Last month, environmental consultancy Outback Ecology and MWH Global moved into renovated 1960s premises on 41 Bishop Street, Jolimont.

‘We were very happy to sign a long 10-year lease,’ MWH country manager Chris Sprod said. ‘However, as we are a global organisation, we will have many people visiting from around the world and it is unfortunate the nearest accommodation is in West Perth.

‘Actively encouraging and increasing short-stay accommodation would be so valuable.’

A proposed $95 million development at the Ace Cinemas site on Hay Street, which included a nine-storey four-star hotel, was rejected because of its height by the City of Subiaco and Metro West Development Assessment Panel in May.

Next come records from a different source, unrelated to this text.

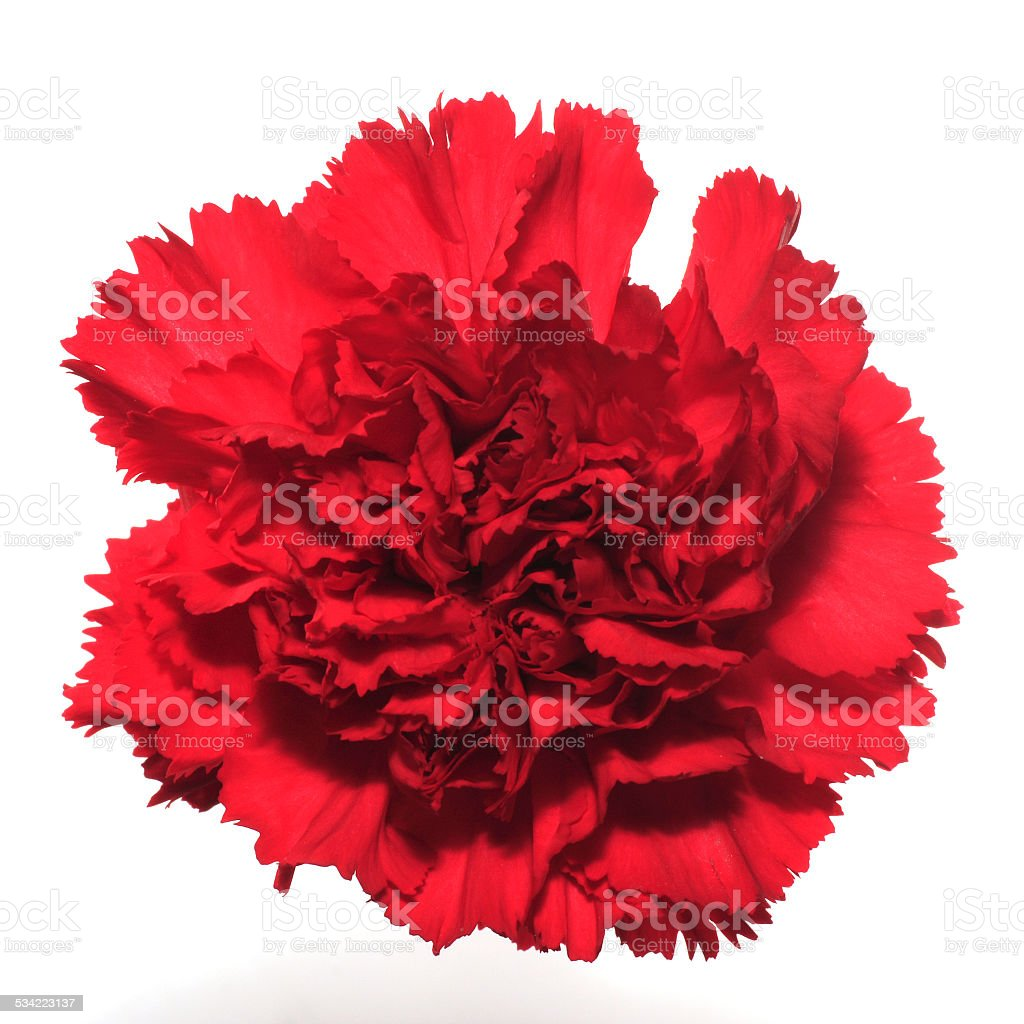 Red Carnation Isolated stock photo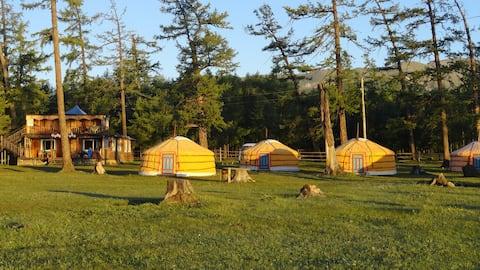 Camp Hirvesteg, regular size ger 2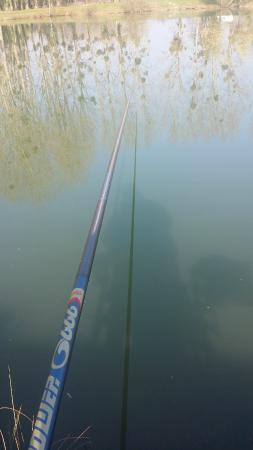 Les 3 Étangs : ma canne a pêche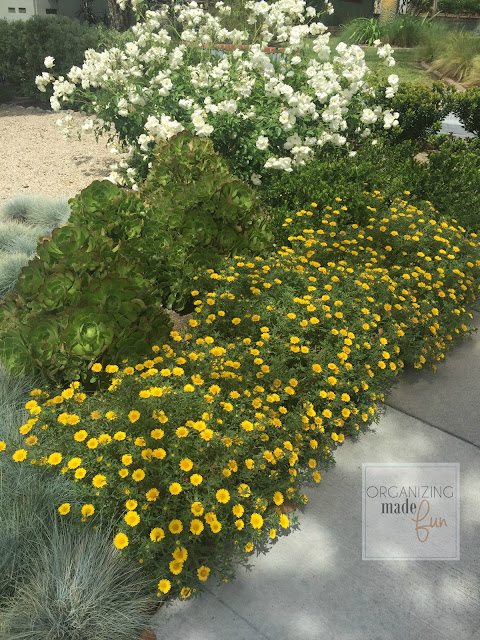 Gold coin daises in front yard drought tolerant landscape :: OrganizingMadeFun.com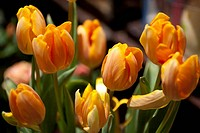 beautiful bouquet of golden colored tulips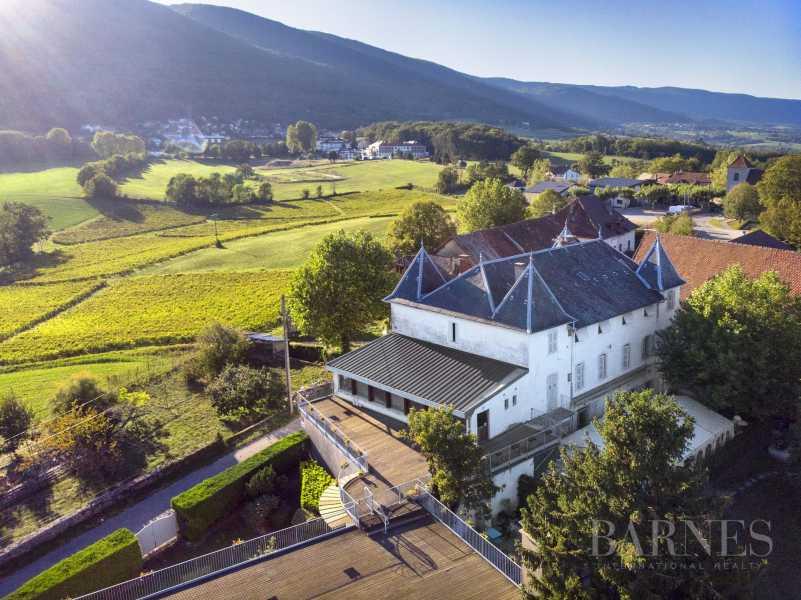 Hotel Chateau entre Chautagne et le Lac de Bourget picture 10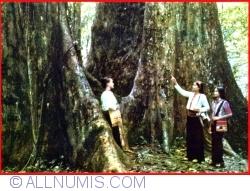 "Image #1 of Hà Nam Ninh - The milenial ""Cho"" tre in tne Cuc Phurong national Park"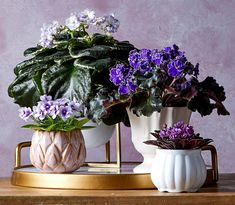 African violet - 11 Tropical Houseplants You Can Grow for Their Fabulous Flowers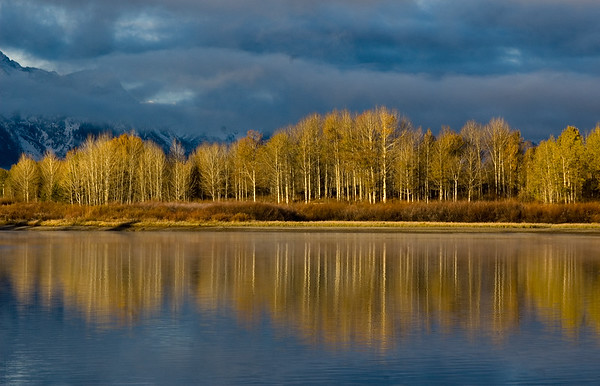 Steve_Wygant-Mirrored_Aspen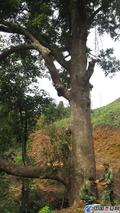 安福成功引种北美栎树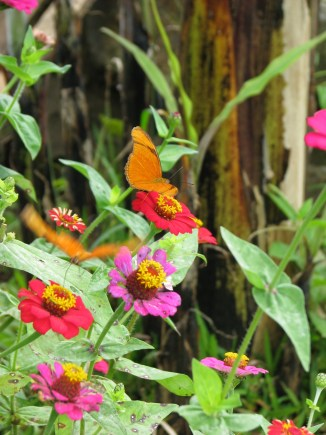 Mariposas in the Garden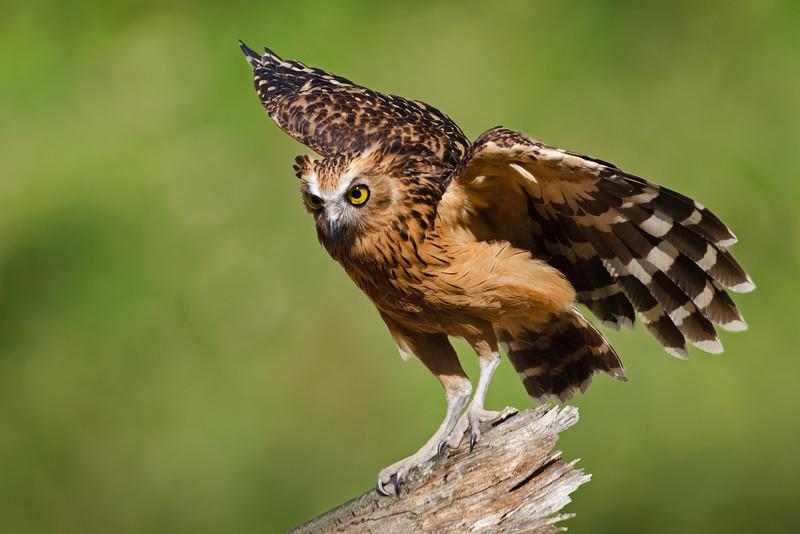 Bengal eagle-owl (Bubo bengalensis)
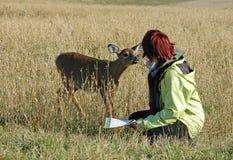 Cervos que petting imagens de stock
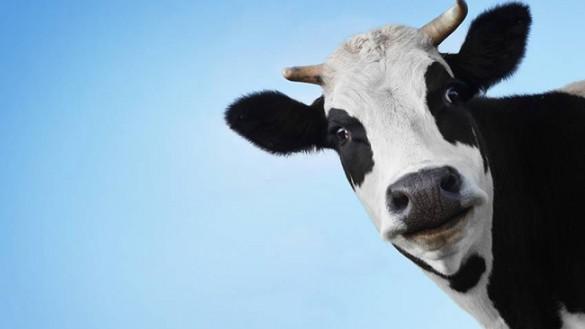 Parmalat, scende l'utile. Guerra del latte: finito l'assedio
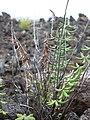 Starr-040514-0027-Pellaea ternifolia-habit-Kanaio-Maui (24406815650).jpg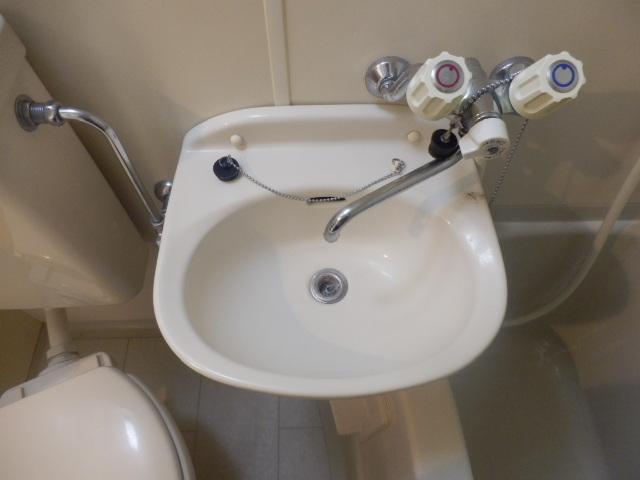 フォッセ国立 303号室の洗面所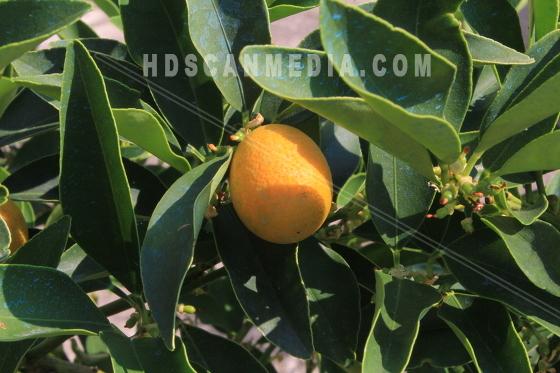 Citron på gren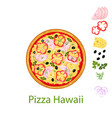 pizza hawaii vector image vector image
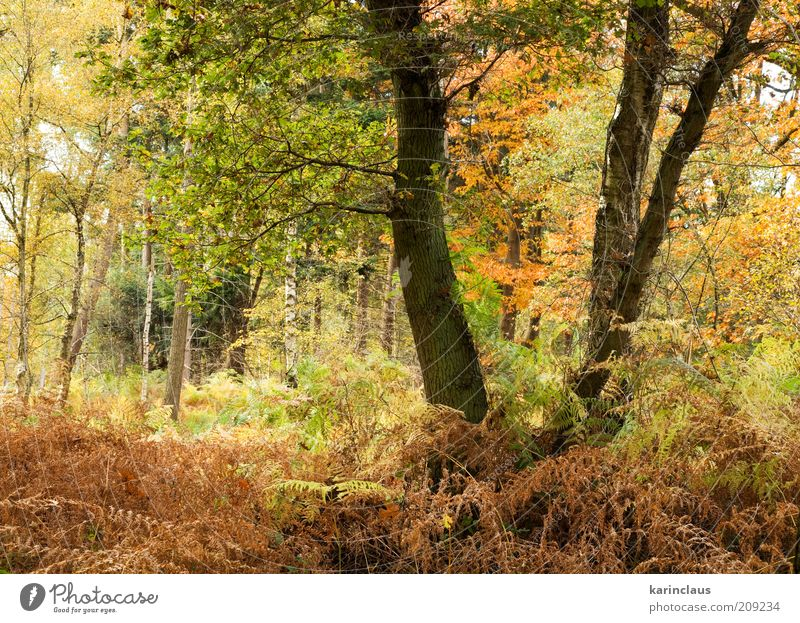 autumn forest Environment Nature Landscape Plant Autumn Tree Leaf Park Forest Brown Yellow Green Background picture colorful fall Lush multi November October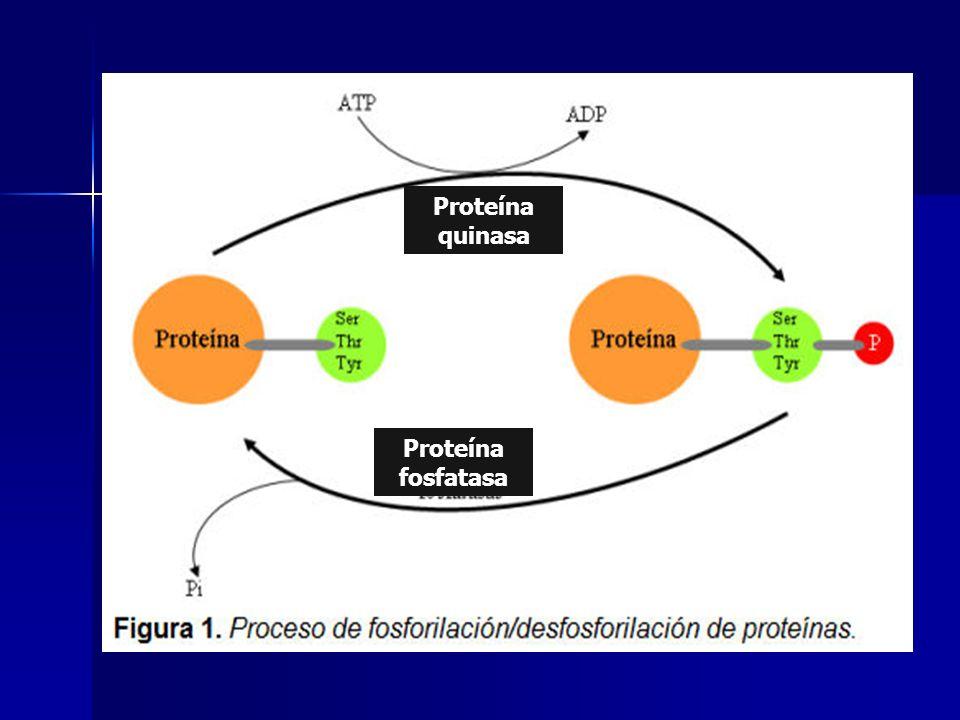 CDK La activan / desactivan quinasa dependiente de la ciclina (CDK) se ven involucrados factores de la división celular, de la transcripción, expresión del gen y también enzimas involucradas en procesos metabólicas La activan / desactivan quinasa dependiente de la ciclina (CDK) se ven involucrados factores de la división celular, de la transcripción, expresión del gen y también enzimas involucradas en procesos metabólicas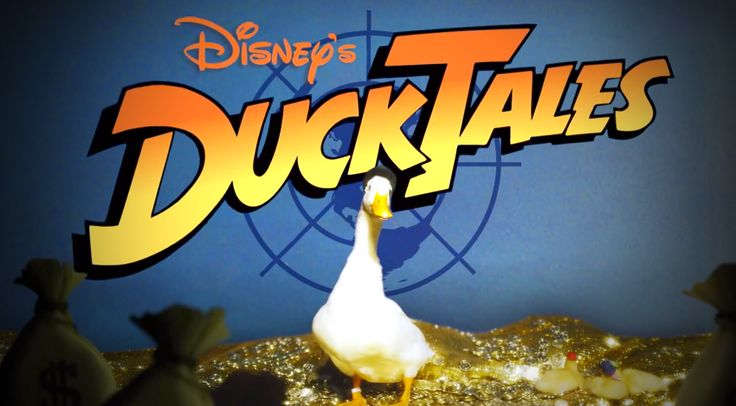 A mindenit, a nevetéstől leestem a székről! A híres rajzfilm intróját ezúttal élő állatokkal játszották újra! :D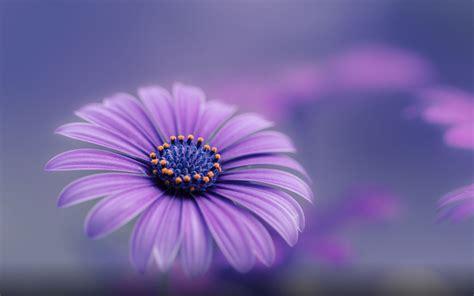 purple blue flower hd wallpapers  mobile phones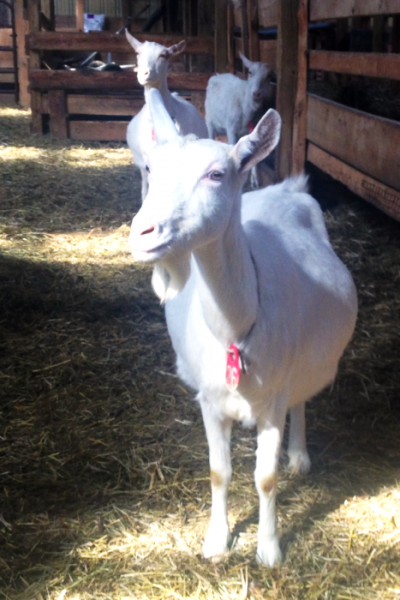 Pregnant Goat Lively Run Dairy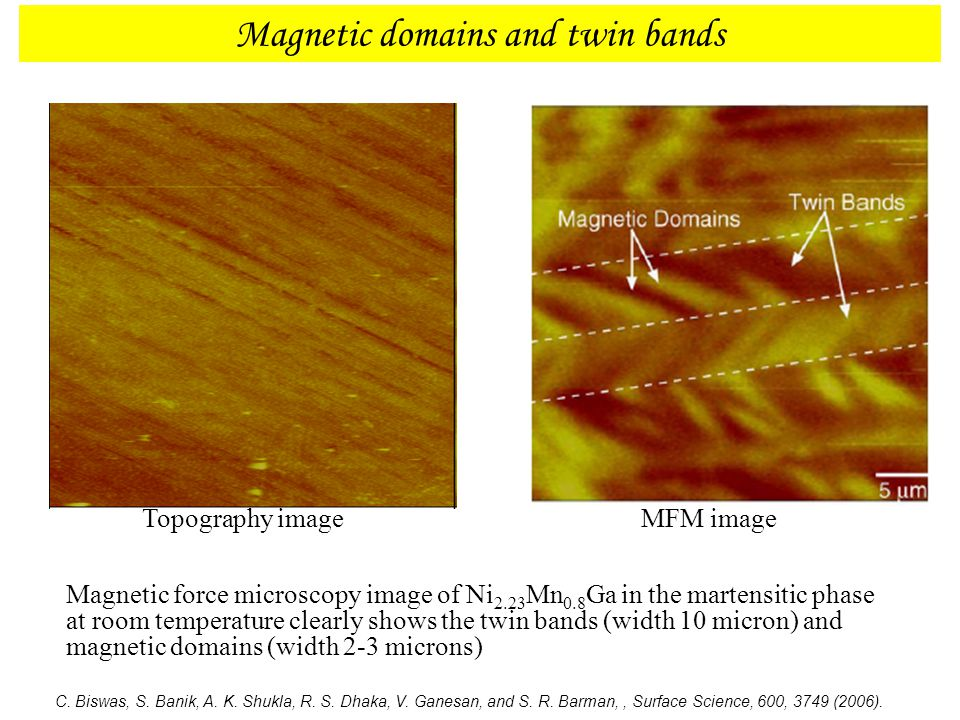 Magnetic domains and twin bands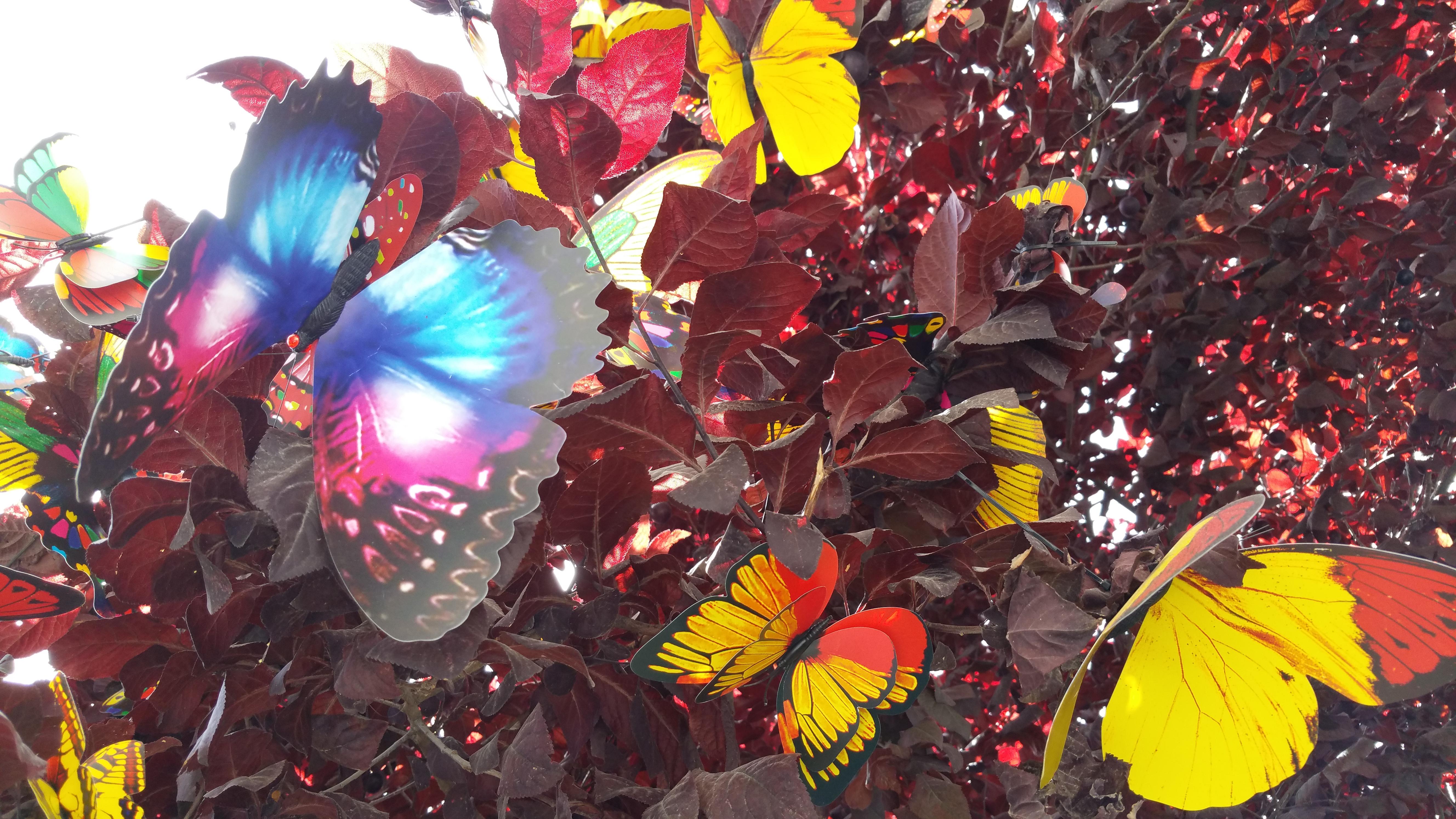 Schmetterlingstreiben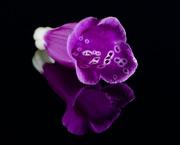13th Aug 2020 - A Fallen Foxglove Flower DSC_2900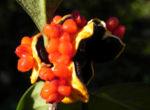 Gelber Pittosporum Frucht orange Pittosporum revolutum 01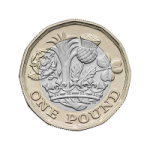 Image of £1 coin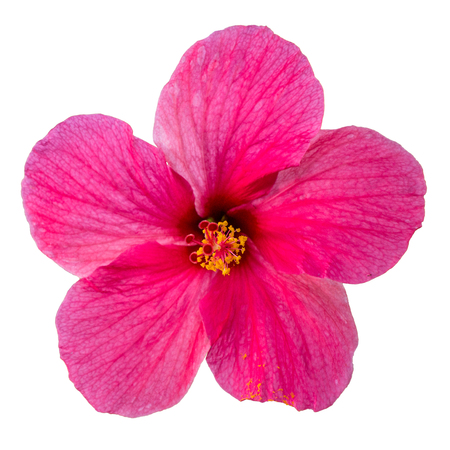 folwer: Pink Hibiscus folwer isolated on white background Stock Photo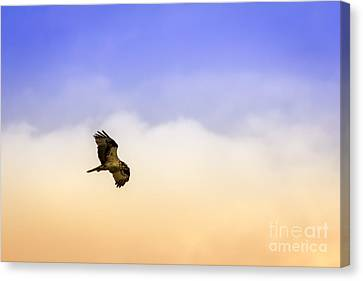 Hawk Over Head Canvas Print by Marvin Spates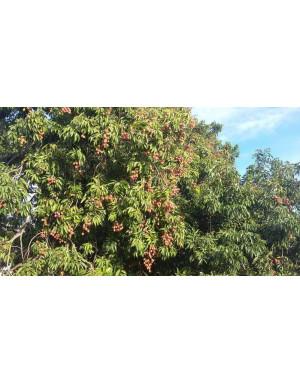Litchis de Madagascar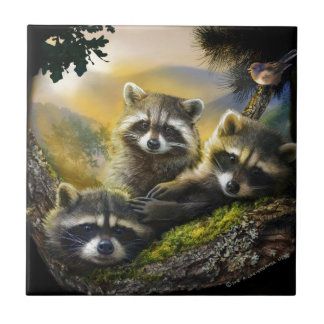 three very cute young raccoons with bird tile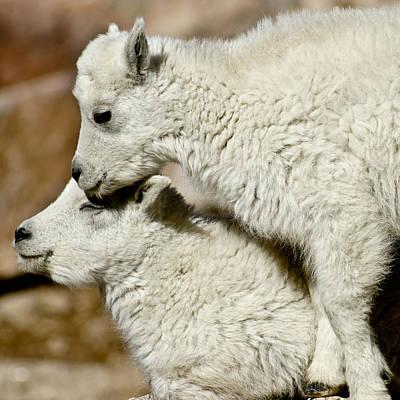Goat Babies Art Print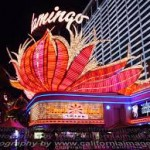 Flamingo's at Flamingo Casino Las Vegas Review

The appeal with the State Administrative Tribunal goes to mediation on August 9.

D2 Property managing director Ian Day, representing the owners of the former Pavilion Market site, said the closure of Quest apartments had reduced the already limited availability of short-stay accommodation in Subiaco.

‘Our plans for the Pavilion Market site include 93 short stay suites,’ Mr Day said. ‘So it comes as no surprise to us that there are businesses watching with bated breath the success of our project.’

He said the development would deliver a permanent visitor population to the town centre and increase commercial activity.

Subiaco Business Association president Geoff Parnell said the best use of the land along the Subiaco railway station was accommodation and apartments.

‘Subiaco’s great location in itself doesn’t make it work, you’ve got to have vibrant main street atmosphere created by people living, working and staying in the Subiaco CBD,’ Mr Parnell said.’